The federal appeals courts have applied the Holt rule in various ways:
• U.S. v. Montgomery, 100 F.3d 1404 (8th Cir. 1996). When Missouri officers found two suspects in possession of 996 grams of cocaine wrapped in two shirts, it was permissible to require the suspects to try on the shirts for fit.
• U.S. v. Bullard, 37 F.3d 765 (1st Cir. 1994). A Boston bank robbery suspect had no right to refuse a police request that he put on his baseball cap, similar to the one worn by the robber in surveillance photos.
• Engberg v. Wyoming, 265 F.3d 1109 (10th Cir. 2001). Prosecutor was permitted to introduce evidence of the defendant's refusal to be photographed for ID in an orange stocking cap found in his car, matching the description of the cap worn by the murderer.

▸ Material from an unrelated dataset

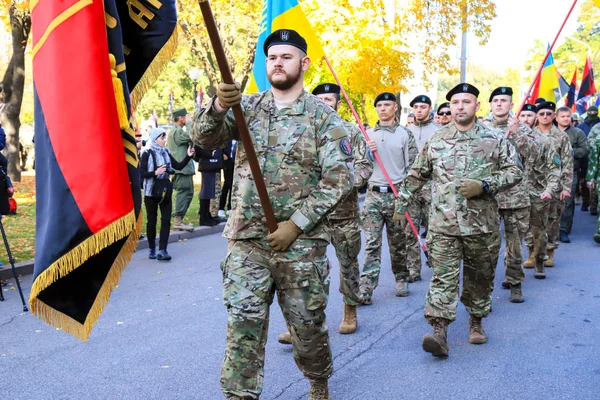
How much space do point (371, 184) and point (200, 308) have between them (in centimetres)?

• U.S. v. Roberts, 481 F.2d 892 (5th Cir. 1973). The Holt rule allowed the trial judge to order the defendant to put on a mask, so the witness could compare his appearance to that of the masked robber.
• U.S. v. Valenzuela, 722 F.2d 1431 (9th Cir. 1983). A California robbery suspect who grew a beard and a mustache between arrest and trial could be ordered to shave for ID.
• U.S. v. Hammond, 419 F.2d 166 (4th Cir. 1969). A Maryland robbery suspect who had shaved his goatee between the crime and the date of the lineup was properly ordered to appear in the lineup wearing a false goatee.
• U.S. v. Murray, 523 F.2d 489 (8th Cir. 1975). A Missouri robbery suspect could be compelled to wear a wig during ID, as the robber had worn in surveillance photos.
• U.S. v. Brown, 920 F.2d 1212 (5th Cir. 1991). Louisiana bank robber who had allowed his dyed hair to grow out to its natural gray condition during seven months between crime and trial was lawfully required to dye his hair to the same color it had been during the robbery, to enable the witness to ID him.
• Avery v. Procunier, 750 F.2d 444 (5th Cir. 1985). Taking the suspect to the scene and forcing him to re-enact the robbery in the witness's presence did not violate the Fifth Amendment privilege against compelled self-incrimination.
Courts have upheld cases compelling suspects to do the following:
- Wear certain clothing
- Wear a mask
- Wear false whiskers
- Wear a wig
- Dye hair
- Re-enact the crime
Note: As always, consult local advisors for restrictions in your jurisdiction.
Devallis Rutledge, a former police officer and veteran prosecutor, is Special Counsel to the Los Angeles County District Attorney.